What needs to be done: Copy each of the entries below word for word, keeping every line and character unchanged.
━━━ Given entries
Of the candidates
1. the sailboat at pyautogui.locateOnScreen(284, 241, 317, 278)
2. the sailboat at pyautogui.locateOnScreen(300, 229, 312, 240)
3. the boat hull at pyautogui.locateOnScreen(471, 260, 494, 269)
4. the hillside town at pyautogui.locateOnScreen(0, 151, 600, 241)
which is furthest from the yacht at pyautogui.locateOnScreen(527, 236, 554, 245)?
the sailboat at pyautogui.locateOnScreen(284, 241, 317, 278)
━━━━━━
Answer to this task:
Of the candidates
1. the sailboat at pyautogui.locateOnScreen(284, 241, 317, 278)
2. the sailboat at pyautogui.locateOnScreen(300, 229, 312, 240)
3. the boat hull at pyautogui.locateOnScreen(471, 260, 494, 269)
4. the hillside town at pyautogui.locateOnScreen(0, 151, 600, 241)
which is furthest from the yacht at pyautogui.locateOnScreen(527, 236, 554, 245)?
the sailboat at pyautogui.locateOnScreen(284, 241, 317, 278)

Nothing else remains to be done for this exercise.